# How can i print view only doc



## dalt (Apr 14, 2003)

Hi All

Just wondering if any one knows how to change a doc setting so i can print view only docs.
The print functions are greyed out and the docs come up as view only but i would really like to print them. Most of the time they are in PDF format.
(yes i know what you say, you are not meant to be able to print these docs, but there must be a way to overide this.)

(Also the doc won't let me right click / copy, so i can't copy paste it to print that way.)

Any help / suggestions much appreciated!!!!!

PD


----------



## putasolution (Mar 20, 2003)

Try highlighting the document and trying a CTRL C, open new document then press CTRL V


----------



## dalt (Apr 14, 2003)

Thankyou but the doc wont let me highllight anything, also the copy functions is greyed out and i cant copy the info.


----------



## RandyG (Jun 26, 2000)

pdf files can be printed and copied, but then again, the author can disable these, protecting their work from others taking them.

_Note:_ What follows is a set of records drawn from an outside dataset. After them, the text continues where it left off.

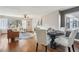Inviting living area featuring hardwood floors, a dining area, and a large window at 2230 Cheshire Bridge Ne Rd # 116, Atlanta, GA 30324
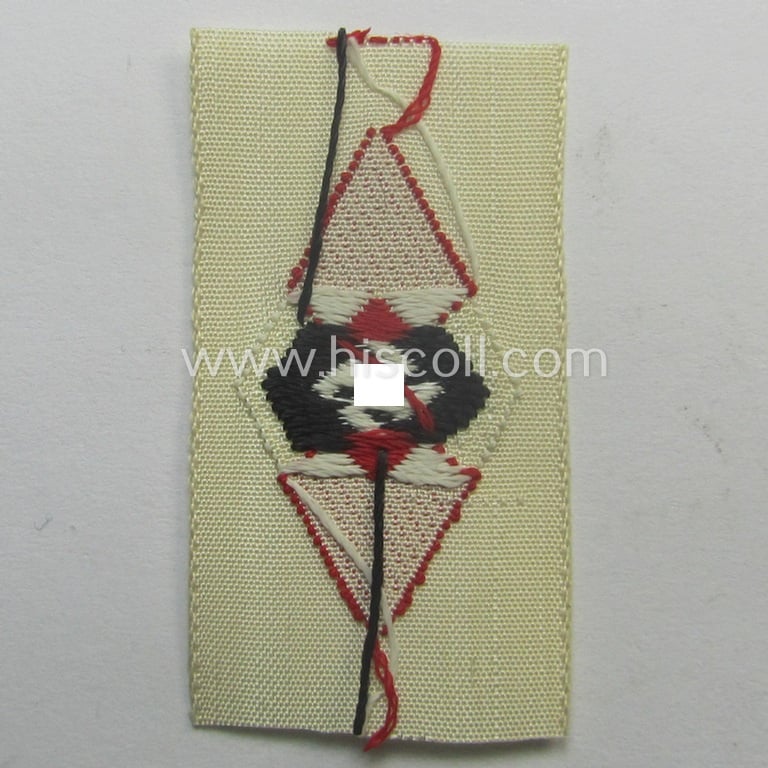 HJ (ie. 'Hitlerjugend') cap-badge (ie.: 'Raute') as executed in 'BeVo'-weave-pattern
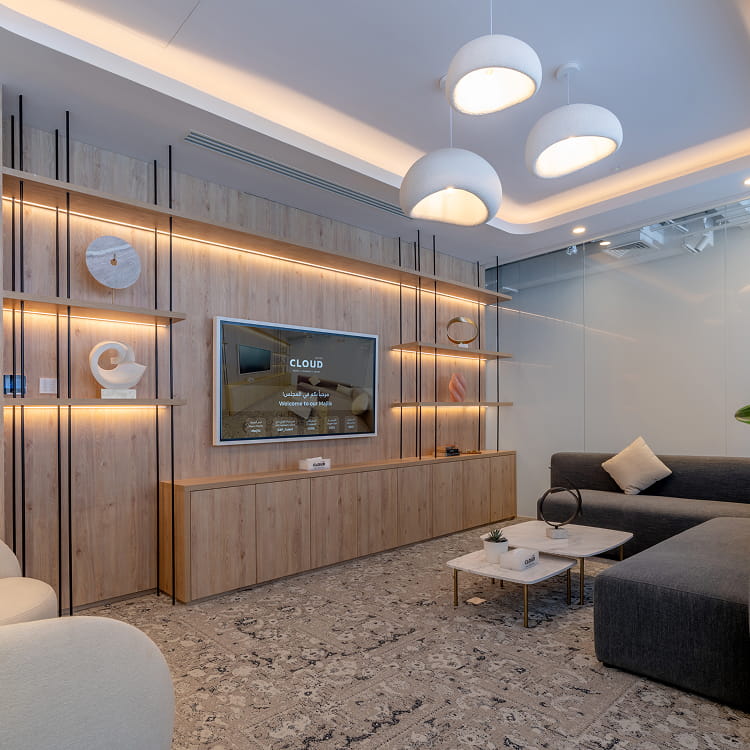 Relaxing Majlis-style lounge at Cloud Spaces Roshn Front with blue sofas and smart TV setup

post the link to the pdf, and we can see if there is a way to print it for you.


----------



## betting babe (Jun 28, 2003)

Open the .Pdf to view full screen, Take a screen shot (print screen button), Paste it (Control+V) into a new Word Doc, Paint Image, Photoshop Image, etc...
Enlarge the photo to it's original size (by cropping, dragging the edges in Word, etc) & print. =)


----------



## mcse72 (Feb 13, 2003)

You can also try opening the doc and clicking "CTRL-P" to print it.


----------



## brendandonhu (Jul 8, 2002)

> _Originally posted by mcse72:_
> *You can also try opening the doc and clicking "CTRL-P" to print it. *


Won't work, the document's creator has decided that this document should not be printed, and probably for good reason. Unless dalt can provide a link and show us that it is not copyrighted material I won't post a way to get around Copyright Protection.


----------



## Cosmic (May 5, 2003)

There has to be a way to screen capture it to file. Might have to play around with the format depending on what it is once it saves.

Third party software that does screen capture to file might be something to look at. But a fellow should also be willing to pay the author for their work. The word Copyright is not just for decoration.

There is an organization where you sent fees for making Xerox's. Might be able to just buy a copy from the Website. Fees typically are very modest. After all they are letting you view it for nothing.

Murphy Law #116

If they can't get it any other way, some will even pay.


----------



## putasolution (Mar 20, 2003)

A google search will get you on line PDF to DOC conversion tools should you so desire


----------



## dalt (Apr 14, 2003)

It's a work doc. We have a lot of forms for customers on cd.. but some won't let me print them


----------